TEXTE SOURCE:

::::

Publié par Emilia Delfino, Mongabay, le 29 juin 2025
Faits marquants :
- Vidalina Morales est présidente de l’Association pour le développement économique et social de Santa Marta (ADES).
- Elle est une figure de proue de la société civile et de la lutte contre l’exploitation minière dans son pays, où le gouvernement de Nayib Bukele a encouragé le retour de l’exploitation minière métallique, interdite dans le pays depuis 2017.
- Être défenseure de l’environnement au Salvador « n’est pas une tâche facile », affirme Mme Morales dans un entretien avec Mongabay Latam, et elle pointe du doigt non seulement le pouvoir politique, mais aussi « ceux qui prétendent développer des projets à tout prix, sans tenir compte du consentement des communautés ».

::::

[Extraits d'un jeu de données spatiales]
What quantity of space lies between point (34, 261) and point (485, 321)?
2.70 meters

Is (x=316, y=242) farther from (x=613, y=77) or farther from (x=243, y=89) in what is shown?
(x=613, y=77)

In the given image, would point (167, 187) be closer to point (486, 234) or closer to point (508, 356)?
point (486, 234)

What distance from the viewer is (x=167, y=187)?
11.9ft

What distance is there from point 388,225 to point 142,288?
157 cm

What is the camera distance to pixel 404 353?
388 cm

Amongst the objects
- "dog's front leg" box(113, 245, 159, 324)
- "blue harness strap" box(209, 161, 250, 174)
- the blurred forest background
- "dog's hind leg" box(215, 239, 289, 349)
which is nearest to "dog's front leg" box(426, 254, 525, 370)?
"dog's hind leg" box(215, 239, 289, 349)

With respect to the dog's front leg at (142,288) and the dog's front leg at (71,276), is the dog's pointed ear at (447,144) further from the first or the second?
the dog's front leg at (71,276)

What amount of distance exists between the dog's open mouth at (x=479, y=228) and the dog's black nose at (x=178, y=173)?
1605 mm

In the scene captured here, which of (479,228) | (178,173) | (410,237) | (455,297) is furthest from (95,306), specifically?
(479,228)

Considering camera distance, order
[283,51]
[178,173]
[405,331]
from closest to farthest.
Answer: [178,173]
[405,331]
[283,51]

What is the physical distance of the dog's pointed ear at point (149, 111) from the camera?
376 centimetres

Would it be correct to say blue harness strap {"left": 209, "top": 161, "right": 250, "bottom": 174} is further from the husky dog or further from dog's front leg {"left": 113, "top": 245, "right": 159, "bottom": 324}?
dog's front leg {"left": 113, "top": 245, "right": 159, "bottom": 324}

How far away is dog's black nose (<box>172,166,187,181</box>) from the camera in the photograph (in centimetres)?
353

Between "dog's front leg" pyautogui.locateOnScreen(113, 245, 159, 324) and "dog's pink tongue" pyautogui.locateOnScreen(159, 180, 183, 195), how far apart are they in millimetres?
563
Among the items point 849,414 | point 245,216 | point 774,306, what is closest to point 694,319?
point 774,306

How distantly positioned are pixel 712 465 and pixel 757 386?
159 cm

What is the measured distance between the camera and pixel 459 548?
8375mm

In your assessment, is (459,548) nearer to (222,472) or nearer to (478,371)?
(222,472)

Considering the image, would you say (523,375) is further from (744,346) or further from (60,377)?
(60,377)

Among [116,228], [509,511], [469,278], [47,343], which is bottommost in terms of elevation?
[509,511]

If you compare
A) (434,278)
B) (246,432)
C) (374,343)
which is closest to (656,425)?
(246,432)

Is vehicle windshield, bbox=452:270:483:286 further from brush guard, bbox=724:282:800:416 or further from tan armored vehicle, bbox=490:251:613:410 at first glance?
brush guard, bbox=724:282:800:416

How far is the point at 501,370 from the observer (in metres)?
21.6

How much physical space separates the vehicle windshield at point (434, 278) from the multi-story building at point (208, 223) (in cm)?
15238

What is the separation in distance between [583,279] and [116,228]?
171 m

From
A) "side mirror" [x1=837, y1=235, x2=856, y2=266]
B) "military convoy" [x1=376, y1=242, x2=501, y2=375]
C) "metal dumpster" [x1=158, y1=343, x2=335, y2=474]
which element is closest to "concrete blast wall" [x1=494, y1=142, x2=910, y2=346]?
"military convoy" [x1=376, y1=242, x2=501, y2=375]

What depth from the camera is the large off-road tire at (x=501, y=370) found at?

::::

TRAVAIL À FAIRE:
A - Répondez à ces questions d'après l'article sur Vidalina Morales :
(i) Qui a publié l'article, et à quelle date ?
(ii) Quelle association Vidalina Morales préside-t-elle ?
(iii) Depuis quelle année l'exploitation minière métallique est-elle interdite au Salvador ?
B - Relevez toutes les personnes nommées dans l'article sur Vidalina Morales.
C - Prolongez l'article sur Vidalina Morales en reprenant après sa dernière phrase.
Les lignes forment un matériel indépendant du texte sur Vidalina Morales.

RÉPONSES ATTENDUES:
A -
(i) Emilia Delfino, le 29 juin 2025.
(ii) L'Association pour le développement économique et social de Santa Marta (ADES).
(iii) Depuis 2017.

B - Emilia Delfino, Vidalina Morales, Nayib Bukele

C -
- Elle dénonce les détentions arbitraires de défenseurs des droits humains et de militants sociaux.
Vidalina Morales, présidente de l’Association pour le développement économique et social de Santa Marta (ADES), au Salvador, est l’une des militantes sociales incontournables de son pays. Marqué par la violence et les tensions politiques, celui-ci est un territoire hostile aux défenseurs de l’environnement et des droits humains, alors que le gouvernement tente de réintroduire l’exploitation minière après huit ans d’interdiction de cette activité.
Fille d’un père strict, orpheline de mère depuis l’âge de 13 ans, Morales s’est réfugiée dans l’Église catholique pendant son adolescence. « J’ai appris beaucoup de valeurs, et l’une de celles qui m’ont le plus marquée et m’ont beaucoup aidée dans ma vie est la solidarité », affirme-t-elle dans un entretien avec Mongabay Latam depuis les bureaux de l’ONG qu’elle préside.
Mère, épouse, cuisinière de la guérilla pendant la guerre civile salvadorienne des années 80 et du début des années 90, elle a parcouru un chemin difficile avant de se retrouver engagée dans un combat qui dure depuis des années : non à l’exploitation minière.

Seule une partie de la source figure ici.